╭─ MATERIAL FOR THIS EXERCISE

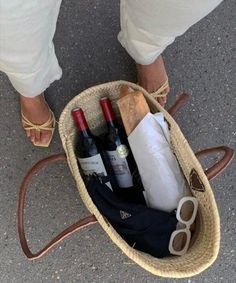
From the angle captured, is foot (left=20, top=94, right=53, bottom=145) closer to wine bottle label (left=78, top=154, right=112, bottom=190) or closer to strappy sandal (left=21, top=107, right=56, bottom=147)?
strappy sandal (left=21, top=107, right=56, bottom=147)

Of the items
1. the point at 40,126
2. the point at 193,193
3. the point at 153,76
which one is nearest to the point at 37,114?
the point at 40,126

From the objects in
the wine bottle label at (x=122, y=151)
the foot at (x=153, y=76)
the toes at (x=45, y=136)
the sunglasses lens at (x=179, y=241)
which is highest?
the foot at (x=153, y=76)

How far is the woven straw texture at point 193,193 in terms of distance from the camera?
90 centimetres

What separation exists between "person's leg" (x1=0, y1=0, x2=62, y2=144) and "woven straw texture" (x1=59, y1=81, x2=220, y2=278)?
4.8 inches

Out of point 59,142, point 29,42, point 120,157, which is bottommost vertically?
point 59,142

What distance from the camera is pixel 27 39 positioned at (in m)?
0.70

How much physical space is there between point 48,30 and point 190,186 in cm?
43

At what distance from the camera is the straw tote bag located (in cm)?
90

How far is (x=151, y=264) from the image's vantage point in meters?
0.90

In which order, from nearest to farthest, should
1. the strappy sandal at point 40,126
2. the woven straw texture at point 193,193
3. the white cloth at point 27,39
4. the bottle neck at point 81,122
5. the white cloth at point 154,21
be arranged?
the white cloth at point 27,39 → the white cloth at point 154,21 → the woven straw texture at point 193,193 → the bottle neck at point 81,122 → the strappy sandal at point 40,126

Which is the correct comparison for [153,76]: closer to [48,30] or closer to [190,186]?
[190,186]

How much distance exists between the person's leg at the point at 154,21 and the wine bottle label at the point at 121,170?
0.63ft

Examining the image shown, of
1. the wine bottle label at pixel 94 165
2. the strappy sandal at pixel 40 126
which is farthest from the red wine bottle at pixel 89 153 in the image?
the strappy sandal at pixel 40 126

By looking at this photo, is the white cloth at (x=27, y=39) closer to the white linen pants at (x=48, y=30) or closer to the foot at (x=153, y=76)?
the white linen pants at (x=48, y=30)
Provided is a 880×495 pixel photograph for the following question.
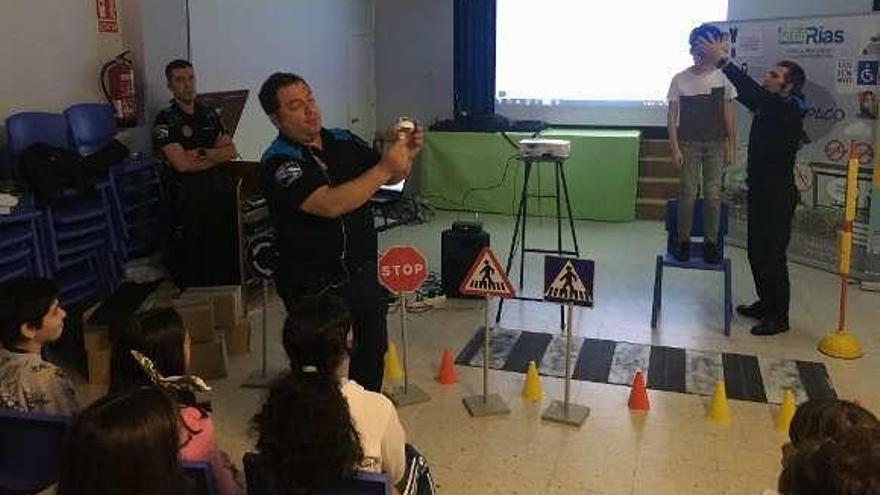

╰─

Extract every line of the listing above word for word, and leave the pictures out of your answer.

From the angle captured, is foot (left=20, top=94, right=53, bottom=145) closer to wine bottle label (left=78, top=154, right=112, bottom=190) or closer to strappy sandal (left=21, top=107, right=56, bottom=147)?
strappy sandal (left=21, top=107, right=56, bottom=147)

Of the items
1. the point at 40,126
2. the point at 193,193
3. the point at 153,76
which one is nearest to the point at 37,114?
the point at 40,126

From the objects in
the wine bottle label at (x=122, y=151)
the foot at (x=153, y=76)
the toes at (x=45, y=136)
the sunglasses lens at (x=179, y=241)
which is highest?
the foot at (x=153, y=76)

How far is the woven straw texture at point 193,193 in terms of distance from the camera?
90 centimetres

What separation exists between "person's leg" (x1=0, y1=0, x2=62, y2=144) and "woven straw texture" (x1=59, y1=81, x2=220, y2=278)?
4.8 inches

Out of point 59,142, point 29,42, point 120,157, which is bottommost vertically?
point 59,142

What distance from the camera is pixel 27 39 positioned at (in m)?
0.70

How much physical space is there between point 48,30 and point 190,186 in cm?
43

At what distance from the camera is the straw tote bag located (in cm)?
90

How far is (x=151, y=264) from the image's vantage point in meters?
0.90

In which order, from nearest to farthest, should
1. the strappy sandal at point 40,126
2. the woven straw texture at point 193,193
3. the white cloth at point 27,39
4. the bottle neck at point 81,122
5. the white cloth at point 154,21
be arranged?
the white cloth at point 27,39 → the white cloth at point 154,21 → the woven straw texture at point 193,193 → the bottle neck at point 81,122 → the strappy sandal at point 40,126

Which is the correct comparison for [153,76]: closer to [48,30] or closer to [190,186]?
[190,186]

How much distance exists between the person's leg at the point at 154,21 and the wine bottle label at the point at 121,170?
0.63ft

Examining the image shown, of
1. the wine bottle label at pixel 94 165
2. the strappy sandal at pixel 40 126
which is farthest from the red wine bottle at pixel 89 153 in the image?
the strappy sandal at pixel 40 126

By looking at this photo, is the white cloth at (x=27, y=39) closer to the white linen pants at (x=48, y=30) or closer to the foot at (x=153, y=76)?
the white linen pants at (x=48, y=30)
Provided is a 880×495 pixel photograph for the following question.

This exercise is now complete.